Her gut felt numb. “Geth’s word, but Geth would never betray me or any of us.”
“If Tariic is serious about rooting you out, he may not give Geth a choice.” Vounn closed her eyes for a moment, then opened them and put her hands on Ashi’s shoulders. Her voice was tense but not so angry. “If you had attacked Daavn, Tariic would have had a reason to arrest you—you should thank the Host that Aruget stopped you. He had the right of it. Unless he has evidence that you’ve done something wrong, Tariic would be putting himself against Deneith if he tried to take you captive.”
“And if he has a reason to arrest me?” Ashi asked.
“Then I’ll have to give you to him.” Vounn looked into her eyes as she said it. “He won’t want to anger us, but we don’t want to anger him. Deneith values our contracts too highly. You’ve dug yourself a grave, Ashi. We need to get you out of Darguun before you’re forced into it.”
“Abandon my friends or you’ll abandon me?” Ashi gave her a bitter smile. “What if I don’t give Tariic any reason to arrest me? What if Geth doesn’t betray me?” The smile twisted a bit. “What if he escaped Daavn? I’ll have left my friends in danger for nothing.”
“You want to take a chance on that?”
“It’s what you’re doing.” She lifted her chin stubbornly. “My friends took a chance on me once, Vounn. They gave me the strength to leave the Bonetree Clan.”
“Some people would say you repaid that debt by giving yourself up to House Deneith when you had to.”
“Are you one of them?”
Vounn’s lips pressed into a thin white line and she looked away—but anything she might have said was interrupted by a knock on the door and Aruget’s entrance. The hobgoblin must have sensed the tension in the room. His ears flicked. “Should I come back?”

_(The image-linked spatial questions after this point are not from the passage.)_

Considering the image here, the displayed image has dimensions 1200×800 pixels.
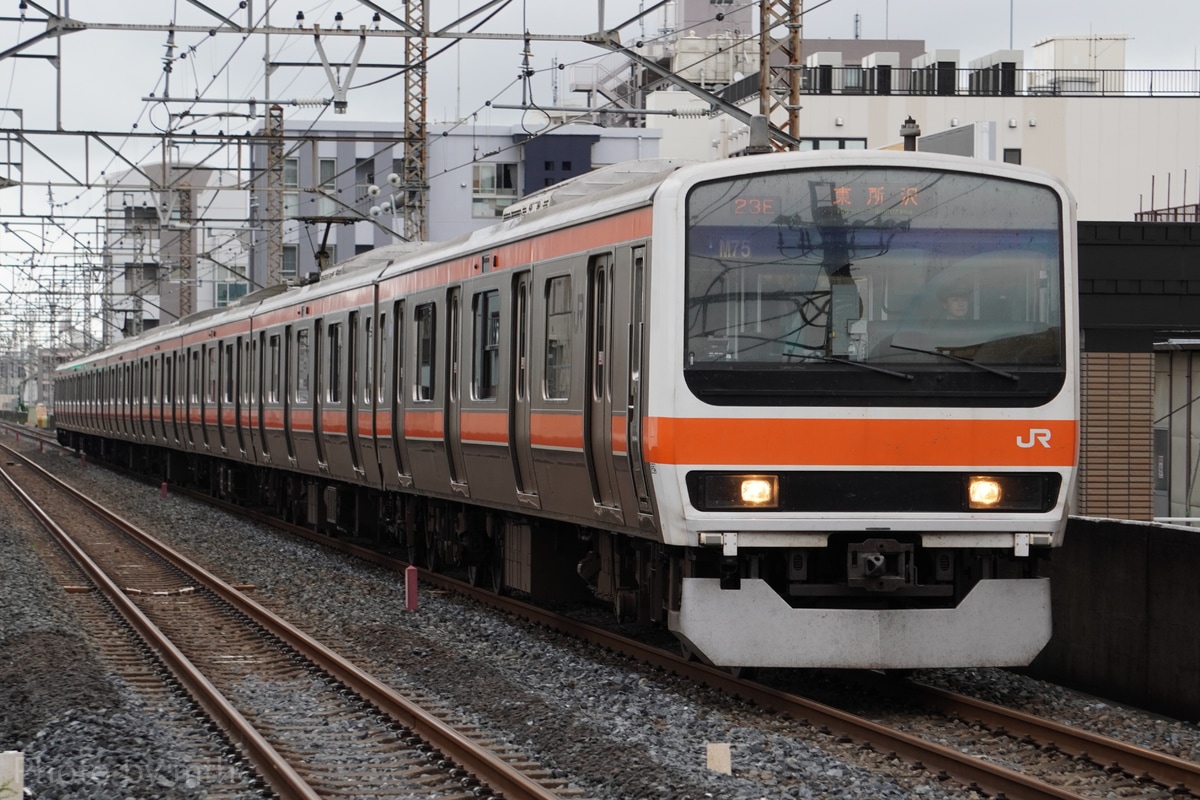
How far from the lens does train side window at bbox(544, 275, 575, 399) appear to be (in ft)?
34.6

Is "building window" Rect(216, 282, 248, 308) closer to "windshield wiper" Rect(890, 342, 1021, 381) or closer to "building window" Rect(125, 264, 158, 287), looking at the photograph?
"building window" Rect(125, 264, 158, 287)

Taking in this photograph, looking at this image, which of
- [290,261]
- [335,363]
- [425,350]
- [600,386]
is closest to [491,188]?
[290,261]

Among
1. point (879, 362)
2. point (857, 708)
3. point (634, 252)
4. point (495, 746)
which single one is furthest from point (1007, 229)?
point (495, 746)

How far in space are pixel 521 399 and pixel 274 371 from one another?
10.3 meters

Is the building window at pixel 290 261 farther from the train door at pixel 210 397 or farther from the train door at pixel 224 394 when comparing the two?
the train door at pixel 224 394

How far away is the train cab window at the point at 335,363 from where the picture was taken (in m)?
17.4

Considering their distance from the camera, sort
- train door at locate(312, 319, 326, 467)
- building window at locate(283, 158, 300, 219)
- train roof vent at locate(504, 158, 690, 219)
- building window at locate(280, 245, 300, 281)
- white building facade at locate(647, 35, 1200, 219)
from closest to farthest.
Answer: train roof vent at locate(504, 158, 690, 219) < train door at locate(312, 319, 326, 467) < white building facade at locate(647, 35, 1200, 219) < building window at locate(283, 158, 300, 219) < building window at locate(280, 245, 300, 281)

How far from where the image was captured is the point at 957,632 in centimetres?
873

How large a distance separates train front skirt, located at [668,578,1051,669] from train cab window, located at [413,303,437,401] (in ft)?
18.0

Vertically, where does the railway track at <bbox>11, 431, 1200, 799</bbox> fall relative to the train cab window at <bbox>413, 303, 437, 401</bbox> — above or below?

“No,” said Vounn. “Report. What have you found out?”
“I’ve seen Geth,” Aruget said. Ashi’s heart gave a lurch. “He walks with Tariic in the hall of honor in advance of the coronation feast.”
“How did he look? Was he a captive?” Ashi asked.
Aruget shook his head. “He didn’t walk like a captive. He looked uninjured, though he had changed his clothes since the coronation. There was a crowd around Tariic—I didn’t want to get too close.”
“Was Makka—the bugbear from the coronation—there?”
“No.” Aruget hesitated, then added, “I went past Geth’s chamber but there were guards outside his door and I didn’t try to go in.”